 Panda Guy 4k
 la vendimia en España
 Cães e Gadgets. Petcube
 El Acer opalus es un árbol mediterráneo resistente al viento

▸ WORK REQUIRED
Reproduce the material while keeping each line exactly as it was written.

▸ OUTPUT FOR THIS TASK
 Panda Guy 4k
 la vendimia en España
 Cães e Gadgets. Petcube
 El Acer opalus es un árbol mediterráneo resistente al viento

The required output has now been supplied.